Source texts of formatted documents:
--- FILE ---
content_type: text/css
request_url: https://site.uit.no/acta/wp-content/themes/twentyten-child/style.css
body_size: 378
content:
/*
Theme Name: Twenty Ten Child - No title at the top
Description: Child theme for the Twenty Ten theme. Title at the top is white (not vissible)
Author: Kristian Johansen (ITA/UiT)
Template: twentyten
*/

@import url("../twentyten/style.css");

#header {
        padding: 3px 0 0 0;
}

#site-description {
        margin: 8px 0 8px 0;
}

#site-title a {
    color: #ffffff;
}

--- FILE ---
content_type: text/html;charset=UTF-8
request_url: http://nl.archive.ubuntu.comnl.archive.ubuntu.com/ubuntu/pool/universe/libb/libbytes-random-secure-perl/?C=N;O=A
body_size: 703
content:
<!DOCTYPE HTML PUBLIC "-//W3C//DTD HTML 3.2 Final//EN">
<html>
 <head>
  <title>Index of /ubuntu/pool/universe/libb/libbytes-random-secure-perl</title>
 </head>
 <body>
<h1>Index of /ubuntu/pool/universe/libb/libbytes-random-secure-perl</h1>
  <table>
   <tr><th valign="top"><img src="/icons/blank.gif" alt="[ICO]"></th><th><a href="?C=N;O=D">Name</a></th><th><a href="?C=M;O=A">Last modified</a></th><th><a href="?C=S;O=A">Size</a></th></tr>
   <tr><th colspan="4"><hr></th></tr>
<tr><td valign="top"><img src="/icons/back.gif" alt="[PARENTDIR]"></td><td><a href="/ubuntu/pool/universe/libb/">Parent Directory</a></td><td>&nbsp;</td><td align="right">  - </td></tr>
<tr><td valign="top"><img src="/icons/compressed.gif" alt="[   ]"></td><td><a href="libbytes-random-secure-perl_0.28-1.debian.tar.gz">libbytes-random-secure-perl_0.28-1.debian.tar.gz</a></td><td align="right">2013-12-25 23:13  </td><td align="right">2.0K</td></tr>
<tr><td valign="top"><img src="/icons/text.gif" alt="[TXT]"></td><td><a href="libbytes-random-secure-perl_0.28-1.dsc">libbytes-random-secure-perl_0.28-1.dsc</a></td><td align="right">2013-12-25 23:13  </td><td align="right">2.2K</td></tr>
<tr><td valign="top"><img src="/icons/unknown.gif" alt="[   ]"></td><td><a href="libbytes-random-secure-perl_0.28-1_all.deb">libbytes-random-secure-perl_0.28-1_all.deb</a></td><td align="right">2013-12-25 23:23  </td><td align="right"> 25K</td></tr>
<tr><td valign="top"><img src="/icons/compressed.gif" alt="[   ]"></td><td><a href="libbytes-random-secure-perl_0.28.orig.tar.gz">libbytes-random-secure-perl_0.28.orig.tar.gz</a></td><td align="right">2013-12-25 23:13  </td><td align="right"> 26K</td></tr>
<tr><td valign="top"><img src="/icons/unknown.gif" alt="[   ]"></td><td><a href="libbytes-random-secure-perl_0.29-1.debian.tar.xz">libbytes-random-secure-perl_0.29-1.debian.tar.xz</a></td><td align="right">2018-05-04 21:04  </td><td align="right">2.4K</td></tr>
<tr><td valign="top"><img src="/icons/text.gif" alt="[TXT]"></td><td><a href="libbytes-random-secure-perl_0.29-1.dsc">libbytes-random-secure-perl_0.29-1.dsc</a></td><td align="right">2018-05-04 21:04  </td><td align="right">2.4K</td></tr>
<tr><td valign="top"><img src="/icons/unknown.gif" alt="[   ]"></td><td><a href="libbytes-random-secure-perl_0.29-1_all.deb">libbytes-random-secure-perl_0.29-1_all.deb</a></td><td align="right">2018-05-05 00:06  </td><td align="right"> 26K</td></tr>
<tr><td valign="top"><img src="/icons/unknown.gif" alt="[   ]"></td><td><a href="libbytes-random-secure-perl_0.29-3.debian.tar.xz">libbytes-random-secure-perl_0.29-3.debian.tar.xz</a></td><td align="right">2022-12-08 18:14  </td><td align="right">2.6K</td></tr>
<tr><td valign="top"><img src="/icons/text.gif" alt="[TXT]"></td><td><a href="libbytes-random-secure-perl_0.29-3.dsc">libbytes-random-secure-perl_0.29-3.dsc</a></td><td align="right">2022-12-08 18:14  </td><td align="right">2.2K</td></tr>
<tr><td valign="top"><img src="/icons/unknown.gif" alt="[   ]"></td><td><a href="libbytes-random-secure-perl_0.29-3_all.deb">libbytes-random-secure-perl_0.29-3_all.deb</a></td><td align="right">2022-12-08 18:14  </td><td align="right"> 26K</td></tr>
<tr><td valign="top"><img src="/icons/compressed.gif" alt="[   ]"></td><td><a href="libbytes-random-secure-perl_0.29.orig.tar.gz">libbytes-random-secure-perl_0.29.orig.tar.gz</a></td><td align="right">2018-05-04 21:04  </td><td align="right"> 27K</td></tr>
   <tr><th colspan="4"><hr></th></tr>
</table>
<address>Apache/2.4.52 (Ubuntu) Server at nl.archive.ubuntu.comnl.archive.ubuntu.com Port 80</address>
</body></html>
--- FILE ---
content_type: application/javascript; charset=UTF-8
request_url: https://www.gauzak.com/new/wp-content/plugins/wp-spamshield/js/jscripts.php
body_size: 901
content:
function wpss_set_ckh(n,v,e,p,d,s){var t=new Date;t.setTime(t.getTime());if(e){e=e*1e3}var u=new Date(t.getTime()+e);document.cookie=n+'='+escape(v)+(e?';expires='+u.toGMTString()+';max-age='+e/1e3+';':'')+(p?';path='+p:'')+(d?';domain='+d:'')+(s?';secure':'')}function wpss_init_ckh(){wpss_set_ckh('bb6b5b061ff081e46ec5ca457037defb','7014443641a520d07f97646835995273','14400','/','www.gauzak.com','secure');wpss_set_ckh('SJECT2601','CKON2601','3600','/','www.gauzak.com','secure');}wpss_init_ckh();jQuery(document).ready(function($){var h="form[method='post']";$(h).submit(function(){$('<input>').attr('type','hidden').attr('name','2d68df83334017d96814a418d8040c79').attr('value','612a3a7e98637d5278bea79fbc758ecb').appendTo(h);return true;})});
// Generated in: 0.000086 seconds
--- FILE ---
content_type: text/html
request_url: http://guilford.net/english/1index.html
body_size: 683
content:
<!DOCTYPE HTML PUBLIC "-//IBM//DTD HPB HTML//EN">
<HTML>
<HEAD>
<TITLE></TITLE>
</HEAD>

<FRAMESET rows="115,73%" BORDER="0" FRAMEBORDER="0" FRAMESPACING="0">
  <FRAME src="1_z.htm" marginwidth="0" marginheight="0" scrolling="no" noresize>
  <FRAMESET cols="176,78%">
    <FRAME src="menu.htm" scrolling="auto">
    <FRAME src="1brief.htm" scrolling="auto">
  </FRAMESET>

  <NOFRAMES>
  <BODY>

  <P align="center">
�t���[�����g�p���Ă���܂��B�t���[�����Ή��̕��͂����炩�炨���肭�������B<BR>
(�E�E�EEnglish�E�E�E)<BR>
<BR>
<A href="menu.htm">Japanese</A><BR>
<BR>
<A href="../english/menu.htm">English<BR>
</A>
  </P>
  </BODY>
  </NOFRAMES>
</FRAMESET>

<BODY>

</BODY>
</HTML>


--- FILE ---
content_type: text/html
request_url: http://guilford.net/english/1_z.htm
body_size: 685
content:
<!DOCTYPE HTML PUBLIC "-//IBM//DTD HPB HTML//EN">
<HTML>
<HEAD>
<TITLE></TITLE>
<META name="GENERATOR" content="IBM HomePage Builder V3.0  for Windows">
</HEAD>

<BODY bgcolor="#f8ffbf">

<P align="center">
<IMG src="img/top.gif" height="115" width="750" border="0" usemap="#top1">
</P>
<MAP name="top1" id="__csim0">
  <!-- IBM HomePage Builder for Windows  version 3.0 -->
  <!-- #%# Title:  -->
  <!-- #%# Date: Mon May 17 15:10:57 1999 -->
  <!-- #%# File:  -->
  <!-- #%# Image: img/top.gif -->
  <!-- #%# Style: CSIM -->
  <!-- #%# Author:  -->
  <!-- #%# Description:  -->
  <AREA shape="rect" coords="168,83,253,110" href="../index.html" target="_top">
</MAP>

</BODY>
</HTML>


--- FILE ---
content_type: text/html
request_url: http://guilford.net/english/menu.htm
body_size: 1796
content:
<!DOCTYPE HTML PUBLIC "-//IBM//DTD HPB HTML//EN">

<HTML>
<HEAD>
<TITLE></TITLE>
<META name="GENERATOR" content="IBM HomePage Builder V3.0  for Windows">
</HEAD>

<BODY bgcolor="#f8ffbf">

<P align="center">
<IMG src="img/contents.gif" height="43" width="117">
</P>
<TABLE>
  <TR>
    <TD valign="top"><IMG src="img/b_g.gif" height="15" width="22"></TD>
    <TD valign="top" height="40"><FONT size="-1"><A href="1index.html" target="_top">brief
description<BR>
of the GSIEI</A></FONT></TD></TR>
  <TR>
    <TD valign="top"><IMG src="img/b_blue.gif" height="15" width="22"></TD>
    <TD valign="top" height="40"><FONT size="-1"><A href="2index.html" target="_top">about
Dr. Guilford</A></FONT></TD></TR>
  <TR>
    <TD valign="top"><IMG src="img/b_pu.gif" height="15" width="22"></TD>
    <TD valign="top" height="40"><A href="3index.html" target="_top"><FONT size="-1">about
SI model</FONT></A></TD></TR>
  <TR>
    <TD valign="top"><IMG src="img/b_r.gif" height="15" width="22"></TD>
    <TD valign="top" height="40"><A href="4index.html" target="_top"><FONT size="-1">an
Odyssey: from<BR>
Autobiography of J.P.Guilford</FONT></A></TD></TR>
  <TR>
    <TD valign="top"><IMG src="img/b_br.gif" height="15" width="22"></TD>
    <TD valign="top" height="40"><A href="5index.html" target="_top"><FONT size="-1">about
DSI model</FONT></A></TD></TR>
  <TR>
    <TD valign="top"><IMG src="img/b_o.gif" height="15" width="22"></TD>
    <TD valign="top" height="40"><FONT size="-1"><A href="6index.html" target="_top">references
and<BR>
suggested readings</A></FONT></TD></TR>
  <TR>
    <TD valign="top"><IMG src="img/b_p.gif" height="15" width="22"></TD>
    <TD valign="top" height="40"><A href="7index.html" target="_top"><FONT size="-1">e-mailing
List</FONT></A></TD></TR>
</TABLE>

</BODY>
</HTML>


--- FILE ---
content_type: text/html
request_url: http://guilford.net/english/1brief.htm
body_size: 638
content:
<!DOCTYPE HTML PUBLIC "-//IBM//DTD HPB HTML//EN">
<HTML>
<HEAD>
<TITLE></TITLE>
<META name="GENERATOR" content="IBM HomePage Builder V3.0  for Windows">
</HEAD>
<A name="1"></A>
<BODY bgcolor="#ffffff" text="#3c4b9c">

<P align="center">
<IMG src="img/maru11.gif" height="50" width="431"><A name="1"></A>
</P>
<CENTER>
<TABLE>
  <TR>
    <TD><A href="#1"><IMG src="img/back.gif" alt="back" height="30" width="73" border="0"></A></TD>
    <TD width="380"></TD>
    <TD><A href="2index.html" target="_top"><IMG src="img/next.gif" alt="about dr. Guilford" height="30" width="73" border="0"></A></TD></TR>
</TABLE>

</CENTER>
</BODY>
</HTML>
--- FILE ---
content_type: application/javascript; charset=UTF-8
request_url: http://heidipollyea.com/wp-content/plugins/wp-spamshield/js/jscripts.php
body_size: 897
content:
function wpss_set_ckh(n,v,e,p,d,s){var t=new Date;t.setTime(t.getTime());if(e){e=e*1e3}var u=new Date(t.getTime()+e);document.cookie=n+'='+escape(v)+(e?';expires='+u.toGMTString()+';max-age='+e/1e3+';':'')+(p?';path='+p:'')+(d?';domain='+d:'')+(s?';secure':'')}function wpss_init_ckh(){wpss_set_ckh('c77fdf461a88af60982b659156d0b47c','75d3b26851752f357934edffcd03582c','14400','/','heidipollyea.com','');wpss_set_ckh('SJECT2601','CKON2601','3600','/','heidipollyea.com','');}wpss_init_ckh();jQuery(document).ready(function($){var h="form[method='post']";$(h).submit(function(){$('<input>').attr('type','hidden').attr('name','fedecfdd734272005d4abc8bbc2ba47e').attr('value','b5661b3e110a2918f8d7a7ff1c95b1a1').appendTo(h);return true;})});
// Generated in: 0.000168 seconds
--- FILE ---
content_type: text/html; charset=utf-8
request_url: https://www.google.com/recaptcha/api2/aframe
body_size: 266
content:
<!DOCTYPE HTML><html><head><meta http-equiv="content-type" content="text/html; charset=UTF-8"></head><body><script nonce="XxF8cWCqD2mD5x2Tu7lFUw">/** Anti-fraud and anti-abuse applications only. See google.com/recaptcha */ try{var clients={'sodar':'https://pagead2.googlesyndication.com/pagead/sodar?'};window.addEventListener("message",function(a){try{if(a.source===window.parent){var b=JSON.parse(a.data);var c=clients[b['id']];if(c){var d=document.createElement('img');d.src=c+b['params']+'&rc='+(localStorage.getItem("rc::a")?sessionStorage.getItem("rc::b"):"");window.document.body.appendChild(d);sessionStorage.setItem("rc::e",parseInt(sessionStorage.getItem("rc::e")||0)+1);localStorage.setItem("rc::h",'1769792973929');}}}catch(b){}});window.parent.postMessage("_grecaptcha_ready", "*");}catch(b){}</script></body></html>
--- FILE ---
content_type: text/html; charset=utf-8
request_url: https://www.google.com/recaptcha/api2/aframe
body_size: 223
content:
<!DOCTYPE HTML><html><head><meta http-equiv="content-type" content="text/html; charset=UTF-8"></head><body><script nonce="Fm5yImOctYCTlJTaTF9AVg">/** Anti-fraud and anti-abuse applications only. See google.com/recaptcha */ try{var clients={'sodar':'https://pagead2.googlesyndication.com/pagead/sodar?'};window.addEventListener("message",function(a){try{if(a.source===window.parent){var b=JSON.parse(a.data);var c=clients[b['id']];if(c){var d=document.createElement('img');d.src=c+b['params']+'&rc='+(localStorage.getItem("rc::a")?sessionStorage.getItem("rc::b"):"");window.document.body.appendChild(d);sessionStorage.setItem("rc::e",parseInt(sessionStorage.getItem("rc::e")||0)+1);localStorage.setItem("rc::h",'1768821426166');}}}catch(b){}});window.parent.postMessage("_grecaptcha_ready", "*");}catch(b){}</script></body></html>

WHAT YOU NEED TO DO: Those lines above that contain the string "scrolling" should be returned.

ANSWER TO THE PROBLEM:
  <FRAME src="1_z.htm" marginwidth="0" marginheight="0" scrolling="no" noresize>
    <FRAME src="menu.htm" scrolling="auto">
    <FRAME src="1brief.htm" scrolling="auto">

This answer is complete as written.